On Mon, 15 Aug 2016 10:42:27 -0700 Rayzer <rayzer@riseup.net> wrote:
On 08/15/2016 10:12 AM, Steve Kinney wrote:
limitations are understood and pessimistic assumptions are made, of course.
This is what I've been saying all along. The assumption is ONLY that it buys you some time to GTFO of that internet cafe and down the road.
Oh yes. That's how 'hidden' services operate. You 'get out of the internet cafe' when the DEA comes to get your server and shoot you.
With Tails, you get a level up in anonymity perhaps because the machine used is at least hard, if not impossible to identify.
And your credentials for making that kind of bullshit claim are what, exactly. Rhetorical question of course. Spare me your bullshit, you tor-MILITARY-CORPORATION-bot.
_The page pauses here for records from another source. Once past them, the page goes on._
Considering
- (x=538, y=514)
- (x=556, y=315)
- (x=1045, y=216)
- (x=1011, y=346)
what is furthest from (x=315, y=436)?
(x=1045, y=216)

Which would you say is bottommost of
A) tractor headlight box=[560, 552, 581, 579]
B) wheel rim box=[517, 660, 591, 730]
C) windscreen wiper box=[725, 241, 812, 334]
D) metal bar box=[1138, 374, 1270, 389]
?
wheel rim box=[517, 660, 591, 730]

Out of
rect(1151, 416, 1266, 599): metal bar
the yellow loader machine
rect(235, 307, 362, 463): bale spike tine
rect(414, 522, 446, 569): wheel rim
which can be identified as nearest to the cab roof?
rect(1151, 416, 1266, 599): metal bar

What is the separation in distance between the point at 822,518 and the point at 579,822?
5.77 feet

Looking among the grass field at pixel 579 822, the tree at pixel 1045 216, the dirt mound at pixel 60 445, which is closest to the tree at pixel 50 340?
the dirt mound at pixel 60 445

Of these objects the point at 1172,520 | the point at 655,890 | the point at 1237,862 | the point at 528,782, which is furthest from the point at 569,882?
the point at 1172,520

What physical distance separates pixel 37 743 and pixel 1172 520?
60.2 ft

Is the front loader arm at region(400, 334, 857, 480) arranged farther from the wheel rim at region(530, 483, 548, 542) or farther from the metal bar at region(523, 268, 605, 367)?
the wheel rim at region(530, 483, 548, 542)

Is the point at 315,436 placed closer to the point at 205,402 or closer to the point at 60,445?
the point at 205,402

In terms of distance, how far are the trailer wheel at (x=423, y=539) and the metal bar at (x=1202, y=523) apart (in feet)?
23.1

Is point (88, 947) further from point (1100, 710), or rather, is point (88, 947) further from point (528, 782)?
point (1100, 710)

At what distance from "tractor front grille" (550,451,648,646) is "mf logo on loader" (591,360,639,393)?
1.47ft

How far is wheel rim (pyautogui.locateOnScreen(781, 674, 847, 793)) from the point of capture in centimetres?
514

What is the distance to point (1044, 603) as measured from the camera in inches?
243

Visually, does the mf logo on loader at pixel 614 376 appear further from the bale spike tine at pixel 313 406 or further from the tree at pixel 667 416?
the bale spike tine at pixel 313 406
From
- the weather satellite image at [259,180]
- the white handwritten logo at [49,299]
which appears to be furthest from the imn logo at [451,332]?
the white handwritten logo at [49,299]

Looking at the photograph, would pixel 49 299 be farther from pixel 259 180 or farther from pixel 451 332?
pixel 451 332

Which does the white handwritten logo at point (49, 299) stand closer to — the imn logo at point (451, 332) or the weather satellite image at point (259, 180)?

Case in point: The local internet provider here uses AOL upstream, and one day, while torrenting (transmission, full encryption on) a music album , my supervisor came in and asked if I was running a torrent client... that she'd received a call from the local provider about someone bootlegging. She's a sympathetic sort so I say 'yeah' and told her what it was... A WARNER album.
AOL/Time/Warner is apparently sniffing every packet passing through their servers identified as a torrent for bootleg content. It took about an hour for AOL > Local provider and a phone call from them.